Много чего дурного сделал в своей жизни Клавдий Павлович Саватеев, много… Но никогда он не совершал явной глупости. Даже когда в пятнадцать лет он настучал на одноклассницу Тоньку Снегиреву, заучку и зануду, что ее отец привез с войны трофейные пластинки с похабными американскими песнями и, вообще, разлагается, как последняя гнида, вместе с дочерью, он и то поступил умно: спрятался в сортире, наблюдая, как в школьный двор заехала черная «эмка». Двое мужчин в одинаковых костюмах потащили было к ней Тоньку, голенастую сволочь, но та вырвалась и побежала – знала, наверно, чем это все кончается. Да только упала она, разбив коленку, а когда ее подняли, начала кусаться. Тут у одного из энкаведешников нервы не выдержали, и он ударил ее по лицу – расшиб очки, и стекло распороло щеку девчонки, залив ему руки клюквенным цветом. Энкаведешники, матерясь, все-таки затолкали девочку в машину, а Клава стоял за пыльным стеклом и, млея, рассматривал оставшиеся на асфальте окровавленную оправу с одним целым стеклом, осколки и порванную туфлю на ремешке – сорвали, пока запихивали.

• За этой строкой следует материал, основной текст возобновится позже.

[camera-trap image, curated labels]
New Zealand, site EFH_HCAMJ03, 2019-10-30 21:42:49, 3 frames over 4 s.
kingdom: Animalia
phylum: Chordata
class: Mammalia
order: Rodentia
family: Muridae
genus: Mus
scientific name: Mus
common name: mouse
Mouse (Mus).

Не-ет, умный был парнишка – Клашка-какашка!
А вот сейчас он сделал явную глупость. Потому что с разгону залетел в дверь своей квартиры, даже не успев удивиться, что дверь ее, обитая черным дерматином, была распахнута. Дед остановился в прихожей.
Квартира сначала оглушила его нехорошей тишиной.
– А-а… – проблеял дед Клава.
И она взорвалась! Огромный, выше его, клубок извивающихся змей с черными, масляно блестящими телами выкатился на деда Клаву. Из середины клубка на него смотрел ужасный глаз размером в человеческий рост, немигающий и желтоватый, а по краям ощерились клыки. Глаз приблизился к нему, дохнул чем-то смрадным, жженой серой и копотью, и уши деду раздробил замогильный хохот.
Сознание лопнуло, как пузырь.
– Аааааааааааааа!!! – с этим криком дед Клава понесся, размахивая лопаткой, вниз по лестнице – прочь.
В это время на крыше Алексей, удерживая на руках задыхавшуюся, посиневшую девочку, названивал в «Скорую». Ему повезло: диспетчер ответила сразу.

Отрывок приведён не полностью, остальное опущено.